Do Accountable Care Organizations Work?
The federal government has been working for decades to control the cost of healthcare. Because of the cost of medical equipment, education, research, and long-term costs associated with chronic conditions, which the US will see more of as its population ages, healthcare spending is one of those areas that we naturally expect to always be on the rise.
The question is how does the system prevent increases in spending to get out of hand.
As the federal agency that administers Medicare and oversees work with states to manage Medicaid, the Centers for Medicare and Medicaid Services (CMS) have been experimenting with different models of healthcare organization to reduce long-term costs. One such model is the accountable care organization (ACO), but do they actually introduce the cost savings that they promise?
The CMS website offers a pretty concise definition for what an ACO is, and it gives a good starting point for assessing the structure of ACOs, successes, and drawbacks.
ACOs are groups of doctors, hospitals, and other health care providers, who come together voluntarily to give coordinated high-quality care to their Medicare patients.
Note, that ACO's are specifically for treating members of Traditional or Original Medicare.
What makes ACO's unique is that their payments are tied to measures of quality and cost controls. Typically, providers giving care to Medicare beneficiaries are paid a fee for medical services. Under the ACO structure, providers are in a value-based purchasing agreement where their payments are tied to performance.
The idea is that in an ACO, providers are highly encouraged to exchange information about patients and closely coordinate their care. In the long-run, this should reduce expensive preventable hospitalizations and treatments through better quality of care across providers over a longer period of time. To incentivize this intensive process of coordinating care for patients, ACO's can share the savings they create for the Medicare system among the providers in the organization.
In short, Kaiser Health News summarizes ACO's:
The law takes a carrot-and-stick approach by encouraging the formation of accountable care organizations (ACOs) in the Medicare program. Providers make more if they keep their patients healthy.
There are different levels of risk that providers in the ACO may choose to share with the organization. Level 1 VBP gives providers normal fee-for-service payments and allows providers to share net savings across the ACO.

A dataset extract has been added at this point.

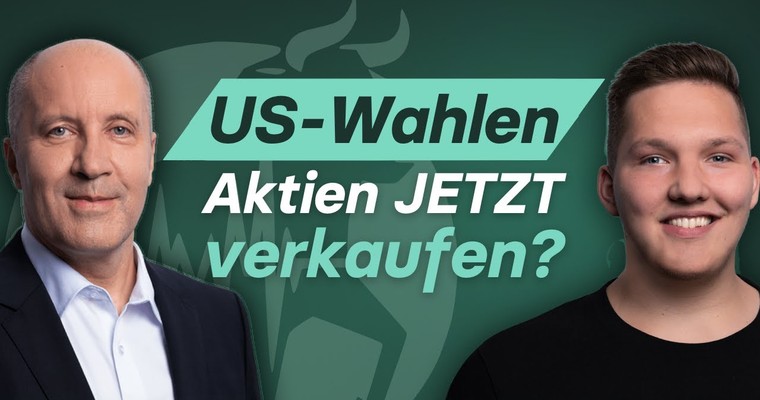 Rocco Gräfes Index-Prognose falsch? Vor den US-Wahlen verkaufen? | AktienPuls360 ReelTalk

Level 2 also exposes the providers to sharing losses on top of fee-for-service -- the idea being that lower fee-for-service payments leave room for the opportunity for higher shared savings. Of course, this also means that in the event that the ACO faces losses, providers have to share some of the costs.

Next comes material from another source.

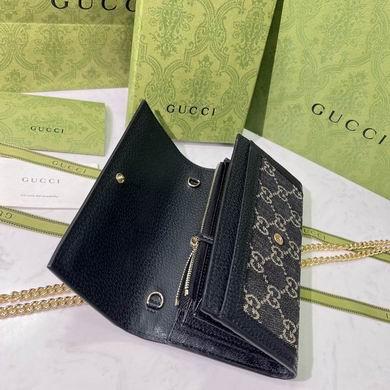 Replica Gucci Bags 1:1 4913 19X10.5X3.5cm XM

Level 3 is only really attainable for ACO's that demonstrated success with the Level 2 VBP model. Just like the Level 2 system, Level 3 VBP has potential for upside and downside, but it does away with fee-for-service payments to providers in favor of paying providers a flat per-member-per-month rate.

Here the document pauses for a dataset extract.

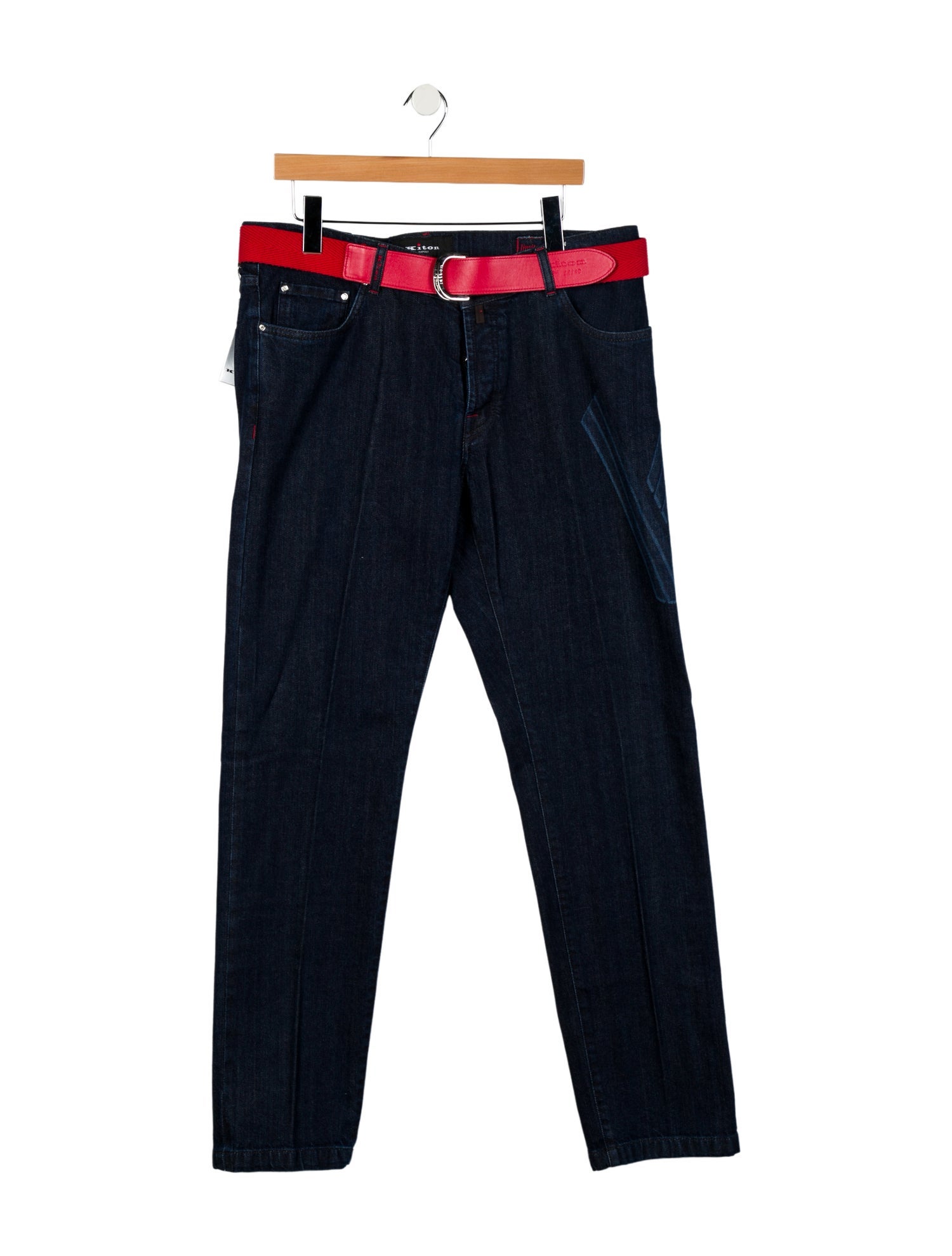 Kiton Skinny Jeans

CMS started approving Pioneer ACO programs in 2011, and soon after, the Medicare Shared Savings Program (MSSP) was launched shortly afterward to facilitate wider adoption of the ACO model across the country. Under MSSP, ACO's could work with CMS to treat patients of Medicare, but other ACO's partnered with health insurers have sought to expand the model to private sector and groups not covered by Medicare -- namely those under 65 years of age.
The net savings have yet to be substantial. In 2015, savings from ACO's under MSSP accounted for 0.02% of spending on Medicare. These savings have also not been equal, with ACO's led by physicians generating most of the savings. In fact, ACO's led by hospitals ran an average of $112 million in excess Medicare spending over a three year period.
Consider the above graphic by McKinsey & Company. The finances of ACO's depend on a variety of factors.
Bonus Payments - Increased revenue from the incentive payments for good quality and cost savings
Demand Destruction - Decreasing the need for future hospitalizations and use of medical services leads to lost revenue for those operations
Market Share Gains - ACO's are laser-focused on coordinating patients within the system, which keeps patients within the ACO system rather than seeing doctors outside
Operating Costs - These are general overhead costs for managing care, administrative tasks, and analytics
This implies that to see any significant savings, ACO's need radically better infrastructure to communicate clinical information and care plans and exceptional savings over the long run to offset lost future revenue. Of course, the alternative is to turn to market consolidation to keep patients within the system, an outcome that may not be best for patients.
An Industry's Takeaway
Existing healthcare IT software typically do not make cross-platform information exchange, which makes coordinating care incredibly difficult due to the complexity of communicating updates to medical history for multiple clinicians. These disjointed operations simply make ACO's face steep administrative costs to meet quality measures and cost savings requirements.
At the same time, these models contain patients to a predefined group of care providers, offering the promise of better care with less freedom to the patient to choose their provider. As multiple economists have pointed out, this structure may also be a factor that makes ACO’s more likely to increase concentration in a healthcare market, which gives these providers freedom to raise prices for their services. In fact, the Department of Justice has made an expedited review process for antitrust enforcement of ACOs.
The issues facing ACO's seem to hit on a recurring theme in healthcare that care coordination leads to reduced cost… but the incentives aren’t there to encourage organizations to face the up-front cost of radically changing workflows and infrastructure to facilitate remarkably better care coordination.